INSTRUCTIONS FOR THE TASK:
Count the lines in the items below that contain the word "nearer". Reply with the number only.
"""
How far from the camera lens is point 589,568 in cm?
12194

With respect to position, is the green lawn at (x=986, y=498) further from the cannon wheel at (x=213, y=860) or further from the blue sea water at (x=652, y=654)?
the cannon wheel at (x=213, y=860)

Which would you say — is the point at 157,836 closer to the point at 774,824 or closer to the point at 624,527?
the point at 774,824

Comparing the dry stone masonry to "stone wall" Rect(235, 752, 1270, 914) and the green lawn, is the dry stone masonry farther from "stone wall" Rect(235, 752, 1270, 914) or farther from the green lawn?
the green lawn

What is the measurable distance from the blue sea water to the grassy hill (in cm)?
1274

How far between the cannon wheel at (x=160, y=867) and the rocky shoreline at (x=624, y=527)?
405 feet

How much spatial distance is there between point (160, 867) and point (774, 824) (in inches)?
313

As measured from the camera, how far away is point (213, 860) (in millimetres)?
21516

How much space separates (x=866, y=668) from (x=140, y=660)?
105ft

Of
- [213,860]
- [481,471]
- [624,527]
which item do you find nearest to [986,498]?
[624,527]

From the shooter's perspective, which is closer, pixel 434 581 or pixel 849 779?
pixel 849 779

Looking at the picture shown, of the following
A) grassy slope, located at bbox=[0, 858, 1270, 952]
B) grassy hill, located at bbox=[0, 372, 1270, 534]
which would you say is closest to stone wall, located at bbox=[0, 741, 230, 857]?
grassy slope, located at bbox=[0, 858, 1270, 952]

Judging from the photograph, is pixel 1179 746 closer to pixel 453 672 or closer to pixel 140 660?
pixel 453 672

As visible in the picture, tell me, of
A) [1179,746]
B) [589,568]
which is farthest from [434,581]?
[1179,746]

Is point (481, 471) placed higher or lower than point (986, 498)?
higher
"""
"""
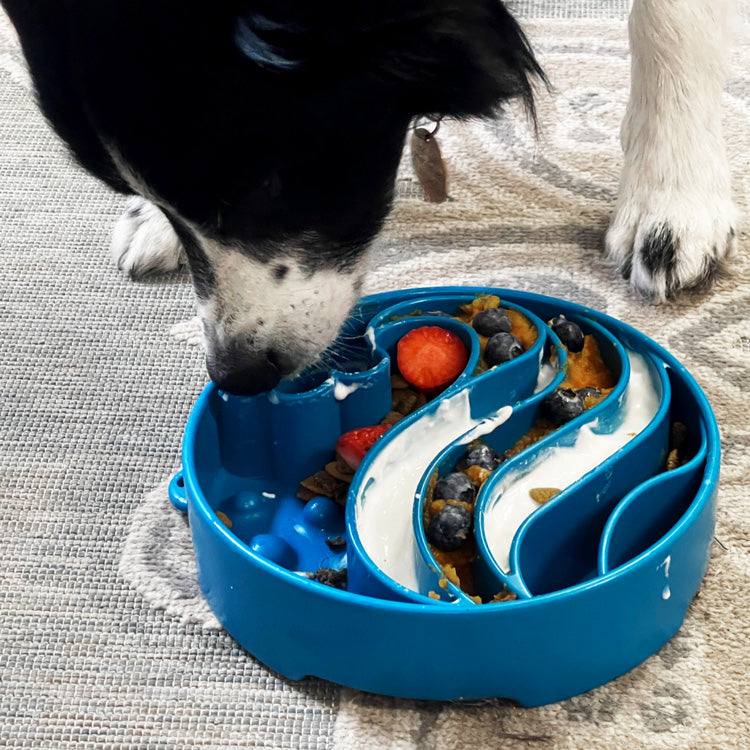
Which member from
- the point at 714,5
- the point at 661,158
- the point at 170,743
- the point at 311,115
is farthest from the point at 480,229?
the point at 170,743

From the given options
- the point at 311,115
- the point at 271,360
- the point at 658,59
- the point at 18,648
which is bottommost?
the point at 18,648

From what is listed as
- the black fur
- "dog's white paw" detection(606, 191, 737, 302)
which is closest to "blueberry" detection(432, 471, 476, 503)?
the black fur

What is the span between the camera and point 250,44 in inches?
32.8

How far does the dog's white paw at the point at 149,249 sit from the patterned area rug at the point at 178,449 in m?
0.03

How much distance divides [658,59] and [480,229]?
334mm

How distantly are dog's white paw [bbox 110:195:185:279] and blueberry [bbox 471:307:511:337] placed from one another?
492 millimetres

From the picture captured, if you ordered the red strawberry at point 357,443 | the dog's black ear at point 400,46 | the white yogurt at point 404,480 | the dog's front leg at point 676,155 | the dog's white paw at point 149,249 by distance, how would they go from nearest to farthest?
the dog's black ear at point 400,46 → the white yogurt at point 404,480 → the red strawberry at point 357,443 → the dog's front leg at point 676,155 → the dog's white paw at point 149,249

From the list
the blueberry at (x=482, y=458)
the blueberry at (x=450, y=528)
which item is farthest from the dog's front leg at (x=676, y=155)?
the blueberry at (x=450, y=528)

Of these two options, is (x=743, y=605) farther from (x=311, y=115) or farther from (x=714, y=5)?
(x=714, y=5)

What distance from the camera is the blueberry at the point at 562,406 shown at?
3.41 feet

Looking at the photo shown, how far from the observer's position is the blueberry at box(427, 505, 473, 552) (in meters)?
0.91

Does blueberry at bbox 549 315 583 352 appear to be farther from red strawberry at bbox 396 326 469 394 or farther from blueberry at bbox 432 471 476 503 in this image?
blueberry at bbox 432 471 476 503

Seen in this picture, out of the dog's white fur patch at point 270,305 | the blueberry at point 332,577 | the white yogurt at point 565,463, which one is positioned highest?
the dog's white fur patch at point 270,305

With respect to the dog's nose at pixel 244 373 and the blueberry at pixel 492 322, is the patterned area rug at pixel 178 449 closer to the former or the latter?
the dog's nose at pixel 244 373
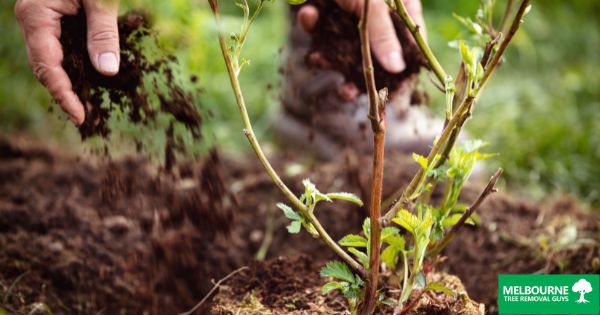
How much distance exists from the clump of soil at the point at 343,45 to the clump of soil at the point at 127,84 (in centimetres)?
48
"""
"""
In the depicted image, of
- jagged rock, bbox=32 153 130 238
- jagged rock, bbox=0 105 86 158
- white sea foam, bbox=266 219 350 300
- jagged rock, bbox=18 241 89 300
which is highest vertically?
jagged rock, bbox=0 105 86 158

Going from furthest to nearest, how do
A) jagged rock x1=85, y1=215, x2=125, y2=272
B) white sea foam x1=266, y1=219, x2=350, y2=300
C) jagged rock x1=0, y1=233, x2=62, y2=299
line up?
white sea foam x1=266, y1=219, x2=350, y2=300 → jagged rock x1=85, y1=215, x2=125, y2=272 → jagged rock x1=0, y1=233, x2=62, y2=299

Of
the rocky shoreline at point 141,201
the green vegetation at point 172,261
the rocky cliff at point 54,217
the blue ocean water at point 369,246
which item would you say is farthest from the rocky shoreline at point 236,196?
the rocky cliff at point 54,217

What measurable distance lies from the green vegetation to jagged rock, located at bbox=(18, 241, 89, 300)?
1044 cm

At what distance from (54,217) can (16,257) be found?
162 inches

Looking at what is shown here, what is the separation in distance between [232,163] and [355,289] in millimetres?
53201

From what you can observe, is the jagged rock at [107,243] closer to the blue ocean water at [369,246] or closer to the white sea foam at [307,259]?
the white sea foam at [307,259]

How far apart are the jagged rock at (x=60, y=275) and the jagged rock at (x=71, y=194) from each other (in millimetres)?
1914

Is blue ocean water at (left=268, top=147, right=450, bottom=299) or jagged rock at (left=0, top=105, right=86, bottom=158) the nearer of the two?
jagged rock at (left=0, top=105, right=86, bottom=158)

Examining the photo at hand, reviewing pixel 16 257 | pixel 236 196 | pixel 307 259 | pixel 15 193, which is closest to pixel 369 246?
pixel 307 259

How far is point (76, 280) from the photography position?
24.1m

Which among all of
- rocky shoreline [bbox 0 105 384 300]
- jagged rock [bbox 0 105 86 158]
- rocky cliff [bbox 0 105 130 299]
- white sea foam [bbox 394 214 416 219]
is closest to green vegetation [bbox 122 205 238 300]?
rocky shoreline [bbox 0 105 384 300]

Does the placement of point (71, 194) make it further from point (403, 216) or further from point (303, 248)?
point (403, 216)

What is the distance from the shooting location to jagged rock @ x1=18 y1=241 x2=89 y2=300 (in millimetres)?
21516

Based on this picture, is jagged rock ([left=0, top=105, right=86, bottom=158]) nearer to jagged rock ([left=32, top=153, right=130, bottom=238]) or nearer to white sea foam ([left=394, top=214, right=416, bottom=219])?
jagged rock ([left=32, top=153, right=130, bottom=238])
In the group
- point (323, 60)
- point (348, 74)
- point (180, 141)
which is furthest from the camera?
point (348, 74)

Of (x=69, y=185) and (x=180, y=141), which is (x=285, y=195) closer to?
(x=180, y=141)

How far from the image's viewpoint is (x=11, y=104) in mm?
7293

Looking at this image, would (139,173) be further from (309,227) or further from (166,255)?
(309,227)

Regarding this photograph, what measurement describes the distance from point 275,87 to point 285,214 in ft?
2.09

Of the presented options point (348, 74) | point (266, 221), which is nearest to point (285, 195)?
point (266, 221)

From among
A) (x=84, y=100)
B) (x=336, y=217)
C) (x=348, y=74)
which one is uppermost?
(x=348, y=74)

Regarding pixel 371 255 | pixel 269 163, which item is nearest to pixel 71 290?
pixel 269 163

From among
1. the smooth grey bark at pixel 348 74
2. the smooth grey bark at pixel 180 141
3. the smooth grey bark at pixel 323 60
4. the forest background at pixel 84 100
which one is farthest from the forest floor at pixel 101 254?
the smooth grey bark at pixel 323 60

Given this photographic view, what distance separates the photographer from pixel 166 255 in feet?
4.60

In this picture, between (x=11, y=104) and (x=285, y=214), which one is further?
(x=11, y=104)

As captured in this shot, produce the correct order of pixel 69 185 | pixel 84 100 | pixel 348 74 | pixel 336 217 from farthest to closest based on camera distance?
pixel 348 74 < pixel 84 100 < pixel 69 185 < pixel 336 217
"""
RIGHT ANSWER:
2